::: Text under study
But you don’t have to say no to them – that’ll only derail your healthy efforts. Instead, get to know the worst choices and their savory substitutes:

1. Chips
One ounce of potato chips has 152 calories and 10 grams of fat (three grams saturated). If you eat just three ounces a week, in one year you'll have consumed 23,400 calories and added about seven pounds to your waistline. That’s from just a couple handfuls – much less than most of us snack on at a time.

Substitute: Rice and popcorn cakes are no longer Styrofoam-like snacks. Now they’re available in many flavors, so you can satisfy a salty craving without hitting the chips. Try Quaker’s Quakes Rice Snacks or Orville Redenbacher’s Popcorn Cakes instead – both have less than 100 calories per serving.

2. Doughnuts
White flour, vegetable shortening, white sugar… and deep-fried to boot. One glazed Krispy Kreme packs 200 calories and 12 grams of fat, including heart-stopping saturated fat, trans fat and cholesterol. An old-fashioned cake doughnut has 300 calories, 28 grams of carbohydrates and a whopping 19 grams of fat, including five grams of saturated fat and four grams of trans fat. Only 30% of our calories should come from fat, says the American Heart Association. That’s about 65 grams in a 2,000-calorie daily diet. Nosh on a couple doughnuts with your coffee, and you’ve reached your daily fat quota.

Substitute: Keep down the carbs with whole-grain bagels. Half a Pepperidge Farm multi-grain bagel has 125 calories, just three grams of fat and less than four grams of cholesterol-lowering fiber.
::::::
__Work to complete__
Copy everything from "But you don’t" down to "on at a time." in the snack-food text word for word.
::: Listed entries
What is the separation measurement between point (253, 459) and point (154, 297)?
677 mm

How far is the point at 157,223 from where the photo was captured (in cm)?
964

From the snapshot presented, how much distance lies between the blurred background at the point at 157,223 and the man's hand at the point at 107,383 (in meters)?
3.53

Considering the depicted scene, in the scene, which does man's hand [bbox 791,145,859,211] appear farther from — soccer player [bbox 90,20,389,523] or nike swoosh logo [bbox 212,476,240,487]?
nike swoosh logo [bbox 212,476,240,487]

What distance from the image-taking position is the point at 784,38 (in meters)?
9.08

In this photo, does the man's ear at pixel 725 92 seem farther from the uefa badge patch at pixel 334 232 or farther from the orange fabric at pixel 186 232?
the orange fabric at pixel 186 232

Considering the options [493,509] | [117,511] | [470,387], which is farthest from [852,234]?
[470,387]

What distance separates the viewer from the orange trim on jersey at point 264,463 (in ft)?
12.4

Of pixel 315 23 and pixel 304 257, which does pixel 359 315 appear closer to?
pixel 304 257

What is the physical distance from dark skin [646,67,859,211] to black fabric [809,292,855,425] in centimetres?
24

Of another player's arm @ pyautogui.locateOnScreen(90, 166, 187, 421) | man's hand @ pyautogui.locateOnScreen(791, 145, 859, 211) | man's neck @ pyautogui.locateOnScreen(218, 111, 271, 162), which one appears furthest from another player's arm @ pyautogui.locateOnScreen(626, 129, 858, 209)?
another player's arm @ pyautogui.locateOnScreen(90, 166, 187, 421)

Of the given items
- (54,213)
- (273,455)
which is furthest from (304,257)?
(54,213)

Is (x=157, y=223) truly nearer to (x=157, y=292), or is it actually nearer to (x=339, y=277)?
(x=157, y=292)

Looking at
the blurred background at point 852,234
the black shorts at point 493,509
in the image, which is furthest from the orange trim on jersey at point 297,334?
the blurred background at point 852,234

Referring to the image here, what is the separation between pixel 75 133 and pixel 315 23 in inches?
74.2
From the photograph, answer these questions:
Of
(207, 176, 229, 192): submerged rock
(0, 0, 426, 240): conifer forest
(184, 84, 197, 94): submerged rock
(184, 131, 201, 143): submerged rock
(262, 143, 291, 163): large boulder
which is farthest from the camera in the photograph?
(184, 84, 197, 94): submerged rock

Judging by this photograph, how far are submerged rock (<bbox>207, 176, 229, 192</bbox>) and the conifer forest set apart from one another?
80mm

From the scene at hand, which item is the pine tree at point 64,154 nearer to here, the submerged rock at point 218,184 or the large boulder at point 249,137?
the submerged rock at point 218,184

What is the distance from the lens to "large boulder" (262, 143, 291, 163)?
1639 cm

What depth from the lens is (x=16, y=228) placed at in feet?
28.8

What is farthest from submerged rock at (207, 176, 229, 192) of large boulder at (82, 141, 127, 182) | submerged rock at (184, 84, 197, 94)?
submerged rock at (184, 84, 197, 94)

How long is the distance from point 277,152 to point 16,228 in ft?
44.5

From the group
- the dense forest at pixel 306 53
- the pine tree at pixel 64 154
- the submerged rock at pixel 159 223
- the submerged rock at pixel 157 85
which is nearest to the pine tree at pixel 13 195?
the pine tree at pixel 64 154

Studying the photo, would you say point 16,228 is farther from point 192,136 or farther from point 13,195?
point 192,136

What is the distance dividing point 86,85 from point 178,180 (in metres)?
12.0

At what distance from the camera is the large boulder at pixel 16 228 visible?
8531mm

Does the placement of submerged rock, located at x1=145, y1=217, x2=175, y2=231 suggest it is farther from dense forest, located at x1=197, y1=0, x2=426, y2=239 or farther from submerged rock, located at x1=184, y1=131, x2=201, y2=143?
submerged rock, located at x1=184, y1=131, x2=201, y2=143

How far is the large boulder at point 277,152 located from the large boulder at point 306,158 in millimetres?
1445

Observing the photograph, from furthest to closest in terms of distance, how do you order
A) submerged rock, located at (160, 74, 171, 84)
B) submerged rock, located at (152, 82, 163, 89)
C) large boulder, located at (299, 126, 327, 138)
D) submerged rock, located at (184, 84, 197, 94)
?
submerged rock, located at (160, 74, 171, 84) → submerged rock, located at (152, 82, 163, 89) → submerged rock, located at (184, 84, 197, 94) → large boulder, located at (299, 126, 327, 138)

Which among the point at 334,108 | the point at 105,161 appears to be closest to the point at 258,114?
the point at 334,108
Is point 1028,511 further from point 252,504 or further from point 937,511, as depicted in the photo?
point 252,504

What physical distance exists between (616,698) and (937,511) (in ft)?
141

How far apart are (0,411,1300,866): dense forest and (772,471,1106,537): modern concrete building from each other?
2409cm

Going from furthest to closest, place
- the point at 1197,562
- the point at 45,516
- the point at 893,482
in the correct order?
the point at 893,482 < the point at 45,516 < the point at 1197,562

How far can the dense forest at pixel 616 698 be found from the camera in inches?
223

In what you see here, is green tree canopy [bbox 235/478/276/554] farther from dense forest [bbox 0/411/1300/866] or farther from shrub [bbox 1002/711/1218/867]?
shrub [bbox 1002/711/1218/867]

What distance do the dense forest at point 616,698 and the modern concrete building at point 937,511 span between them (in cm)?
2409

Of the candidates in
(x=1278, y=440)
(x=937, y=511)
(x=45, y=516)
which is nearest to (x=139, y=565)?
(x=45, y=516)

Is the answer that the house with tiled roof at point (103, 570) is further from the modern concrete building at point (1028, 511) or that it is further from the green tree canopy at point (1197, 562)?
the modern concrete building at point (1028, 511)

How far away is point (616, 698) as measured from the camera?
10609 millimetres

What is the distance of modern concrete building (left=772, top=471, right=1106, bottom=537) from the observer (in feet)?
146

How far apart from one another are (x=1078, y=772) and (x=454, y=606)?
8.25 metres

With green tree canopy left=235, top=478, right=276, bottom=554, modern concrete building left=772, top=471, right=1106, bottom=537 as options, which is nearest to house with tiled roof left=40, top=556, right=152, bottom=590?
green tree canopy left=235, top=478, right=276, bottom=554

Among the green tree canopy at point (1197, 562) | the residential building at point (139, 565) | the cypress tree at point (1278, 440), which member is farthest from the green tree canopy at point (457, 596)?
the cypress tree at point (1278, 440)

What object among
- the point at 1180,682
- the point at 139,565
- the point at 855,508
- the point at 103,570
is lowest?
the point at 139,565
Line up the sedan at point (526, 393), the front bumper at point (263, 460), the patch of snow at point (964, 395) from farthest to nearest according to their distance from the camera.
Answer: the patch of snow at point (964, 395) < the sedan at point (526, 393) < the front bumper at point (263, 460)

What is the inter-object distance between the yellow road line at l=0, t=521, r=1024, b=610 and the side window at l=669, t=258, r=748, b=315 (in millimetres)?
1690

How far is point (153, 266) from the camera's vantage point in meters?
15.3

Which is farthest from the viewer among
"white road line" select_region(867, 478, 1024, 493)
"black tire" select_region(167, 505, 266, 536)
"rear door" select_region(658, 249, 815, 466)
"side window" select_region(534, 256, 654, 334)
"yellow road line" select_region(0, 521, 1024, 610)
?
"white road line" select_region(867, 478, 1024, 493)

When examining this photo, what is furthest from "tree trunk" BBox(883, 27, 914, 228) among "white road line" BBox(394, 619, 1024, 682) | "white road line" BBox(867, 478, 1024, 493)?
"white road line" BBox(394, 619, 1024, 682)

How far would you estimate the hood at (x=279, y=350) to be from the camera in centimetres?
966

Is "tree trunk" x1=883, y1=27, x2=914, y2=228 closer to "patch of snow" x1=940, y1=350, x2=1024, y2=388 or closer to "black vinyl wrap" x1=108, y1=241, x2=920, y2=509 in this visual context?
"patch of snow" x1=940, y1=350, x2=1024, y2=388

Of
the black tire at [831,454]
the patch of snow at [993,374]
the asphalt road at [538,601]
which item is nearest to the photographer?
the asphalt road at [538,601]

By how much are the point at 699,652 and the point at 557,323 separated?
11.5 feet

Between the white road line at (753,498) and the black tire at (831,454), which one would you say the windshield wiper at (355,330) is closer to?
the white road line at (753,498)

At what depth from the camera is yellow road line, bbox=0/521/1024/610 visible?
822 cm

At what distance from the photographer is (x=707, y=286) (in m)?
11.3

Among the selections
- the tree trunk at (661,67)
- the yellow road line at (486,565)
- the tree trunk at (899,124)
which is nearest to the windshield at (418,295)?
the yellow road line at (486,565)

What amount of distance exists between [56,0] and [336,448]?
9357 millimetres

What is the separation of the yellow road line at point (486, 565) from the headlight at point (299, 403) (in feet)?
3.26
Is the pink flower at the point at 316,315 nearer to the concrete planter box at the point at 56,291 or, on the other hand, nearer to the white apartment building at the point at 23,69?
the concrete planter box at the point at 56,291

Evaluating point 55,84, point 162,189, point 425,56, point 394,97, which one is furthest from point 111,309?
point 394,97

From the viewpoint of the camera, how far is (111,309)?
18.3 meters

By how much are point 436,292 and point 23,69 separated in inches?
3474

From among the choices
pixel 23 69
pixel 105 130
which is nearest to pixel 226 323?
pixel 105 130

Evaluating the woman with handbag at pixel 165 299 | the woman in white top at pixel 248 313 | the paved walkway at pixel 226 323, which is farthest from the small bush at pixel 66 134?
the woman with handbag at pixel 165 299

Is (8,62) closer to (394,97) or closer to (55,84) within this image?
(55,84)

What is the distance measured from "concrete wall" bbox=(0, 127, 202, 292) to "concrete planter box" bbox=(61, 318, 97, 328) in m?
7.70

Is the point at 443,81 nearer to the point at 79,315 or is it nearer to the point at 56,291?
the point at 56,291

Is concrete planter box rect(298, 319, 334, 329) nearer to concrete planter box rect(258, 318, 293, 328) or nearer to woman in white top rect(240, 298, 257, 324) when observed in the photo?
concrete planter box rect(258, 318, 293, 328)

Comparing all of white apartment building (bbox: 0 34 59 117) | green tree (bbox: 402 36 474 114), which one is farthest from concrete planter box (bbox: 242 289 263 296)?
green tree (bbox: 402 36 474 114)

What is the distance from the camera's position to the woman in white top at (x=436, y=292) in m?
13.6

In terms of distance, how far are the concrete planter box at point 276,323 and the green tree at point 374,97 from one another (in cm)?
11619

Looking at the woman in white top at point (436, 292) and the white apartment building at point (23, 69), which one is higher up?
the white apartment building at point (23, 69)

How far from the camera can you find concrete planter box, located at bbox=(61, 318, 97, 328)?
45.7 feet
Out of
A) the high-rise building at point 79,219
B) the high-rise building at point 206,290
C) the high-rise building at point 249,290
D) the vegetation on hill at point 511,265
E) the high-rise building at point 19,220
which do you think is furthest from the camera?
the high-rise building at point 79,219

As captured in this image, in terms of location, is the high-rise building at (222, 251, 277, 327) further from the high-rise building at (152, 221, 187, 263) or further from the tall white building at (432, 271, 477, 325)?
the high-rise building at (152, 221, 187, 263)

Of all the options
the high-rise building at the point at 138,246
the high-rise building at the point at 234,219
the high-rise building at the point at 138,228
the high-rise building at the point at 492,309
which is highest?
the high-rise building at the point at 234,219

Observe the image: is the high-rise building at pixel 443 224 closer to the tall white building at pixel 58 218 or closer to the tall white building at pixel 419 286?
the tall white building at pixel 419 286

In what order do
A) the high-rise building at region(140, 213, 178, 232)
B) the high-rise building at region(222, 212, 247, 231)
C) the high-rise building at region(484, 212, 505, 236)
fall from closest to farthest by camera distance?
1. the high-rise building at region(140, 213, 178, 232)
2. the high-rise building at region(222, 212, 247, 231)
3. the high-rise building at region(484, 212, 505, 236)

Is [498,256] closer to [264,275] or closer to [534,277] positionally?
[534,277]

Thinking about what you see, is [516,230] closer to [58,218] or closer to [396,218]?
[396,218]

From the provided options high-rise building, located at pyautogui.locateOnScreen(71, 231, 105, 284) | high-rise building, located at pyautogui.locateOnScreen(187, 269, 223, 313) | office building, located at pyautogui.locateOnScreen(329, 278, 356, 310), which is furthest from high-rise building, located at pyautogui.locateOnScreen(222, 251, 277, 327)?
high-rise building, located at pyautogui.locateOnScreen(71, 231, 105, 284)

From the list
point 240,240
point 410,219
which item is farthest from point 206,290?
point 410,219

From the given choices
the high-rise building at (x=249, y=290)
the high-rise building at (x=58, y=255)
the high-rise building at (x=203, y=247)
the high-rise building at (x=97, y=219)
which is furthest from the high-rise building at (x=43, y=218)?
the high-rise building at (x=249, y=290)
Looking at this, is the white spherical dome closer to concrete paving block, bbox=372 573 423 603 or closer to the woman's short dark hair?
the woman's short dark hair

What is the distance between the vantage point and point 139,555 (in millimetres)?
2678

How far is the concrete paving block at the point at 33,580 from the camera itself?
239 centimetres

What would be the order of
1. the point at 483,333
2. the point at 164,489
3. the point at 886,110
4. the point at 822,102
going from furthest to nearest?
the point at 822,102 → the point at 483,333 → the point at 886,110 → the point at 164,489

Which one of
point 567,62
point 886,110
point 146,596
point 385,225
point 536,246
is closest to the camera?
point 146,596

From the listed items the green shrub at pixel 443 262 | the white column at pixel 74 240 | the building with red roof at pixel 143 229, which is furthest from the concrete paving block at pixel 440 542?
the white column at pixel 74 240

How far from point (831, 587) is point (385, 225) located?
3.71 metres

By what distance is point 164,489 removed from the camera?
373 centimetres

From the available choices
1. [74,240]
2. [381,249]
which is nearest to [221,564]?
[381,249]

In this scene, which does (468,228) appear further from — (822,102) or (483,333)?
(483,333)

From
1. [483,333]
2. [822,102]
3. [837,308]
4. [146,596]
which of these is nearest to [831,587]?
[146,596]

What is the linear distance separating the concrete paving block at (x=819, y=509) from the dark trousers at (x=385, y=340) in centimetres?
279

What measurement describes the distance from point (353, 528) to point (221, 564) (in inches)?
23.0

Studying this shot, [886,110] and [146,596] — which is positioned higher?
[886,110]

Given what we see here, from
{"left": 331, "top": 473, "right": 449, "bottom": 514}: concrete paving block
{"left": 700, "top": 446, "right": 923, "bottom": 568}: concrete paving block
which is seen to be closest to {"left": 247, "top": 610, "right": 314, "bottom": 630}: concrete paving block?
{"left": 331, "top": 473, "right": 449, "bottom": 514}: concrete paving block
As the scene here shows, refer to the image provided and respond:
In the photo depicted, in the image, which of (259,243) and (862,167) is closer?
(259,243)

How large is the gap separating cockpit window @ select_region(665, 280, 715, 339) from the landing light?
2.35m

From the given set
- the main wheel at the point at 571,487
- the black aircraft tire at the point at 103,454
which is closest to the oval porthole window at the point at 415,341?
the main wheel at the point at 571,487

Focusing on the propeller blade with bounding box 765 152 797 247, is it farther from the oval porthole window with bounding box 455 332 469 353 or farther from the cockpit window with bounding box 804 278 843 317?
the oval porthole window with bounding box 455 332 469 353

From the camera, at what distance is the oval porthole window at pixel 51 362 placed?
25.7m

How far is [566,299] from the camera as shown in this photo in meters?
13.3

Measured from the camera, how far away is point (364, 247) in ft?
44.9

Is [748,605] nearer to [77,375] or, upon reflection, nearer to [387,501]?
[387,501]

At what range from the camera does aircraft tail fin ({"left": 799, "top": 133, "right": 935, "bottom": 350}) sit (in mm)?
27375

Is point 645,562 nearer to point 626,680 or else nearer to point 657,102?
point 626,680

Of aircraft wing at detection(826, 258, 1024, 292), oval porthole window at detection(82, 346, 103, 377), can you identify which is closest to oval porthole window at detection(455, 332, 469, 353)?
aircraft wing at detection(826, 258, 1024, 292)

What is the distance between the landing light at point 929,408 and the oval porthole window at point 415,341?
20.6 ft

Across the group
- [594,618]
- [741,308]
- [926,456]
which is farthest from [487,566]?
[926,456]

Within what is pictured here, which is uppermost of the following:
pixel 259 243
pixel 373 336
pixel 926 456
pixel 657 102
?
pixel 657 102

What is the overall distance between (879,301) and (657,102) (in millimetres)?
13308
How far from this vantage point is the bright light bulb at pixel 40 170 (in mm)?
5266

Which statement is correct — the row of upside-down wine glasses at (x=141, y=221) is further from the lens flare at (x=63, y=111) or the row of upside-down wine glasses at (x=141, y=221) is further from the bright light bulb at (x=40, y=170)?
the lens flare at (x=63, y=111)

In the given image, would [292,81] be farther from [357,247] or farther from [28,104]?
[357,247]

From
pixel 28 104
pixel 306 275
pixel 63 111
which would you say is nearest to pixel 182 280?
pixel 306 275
::::::
__Solution for this problem__
But you don’t have to say no to them – that’ll only derail your healthy efforts. Instead, get to know the worst choices and their savory substitutes:

1. Chips
One ounce of potato chips has 152 calories and 10 grams of fat (three grams saturated). If you eat just three ounces a week, in one year you'll have consumed 23,400 calories and added about seven pounds to your waistline. That’s from just a couple handfuls – much less than most of us snack on at a time.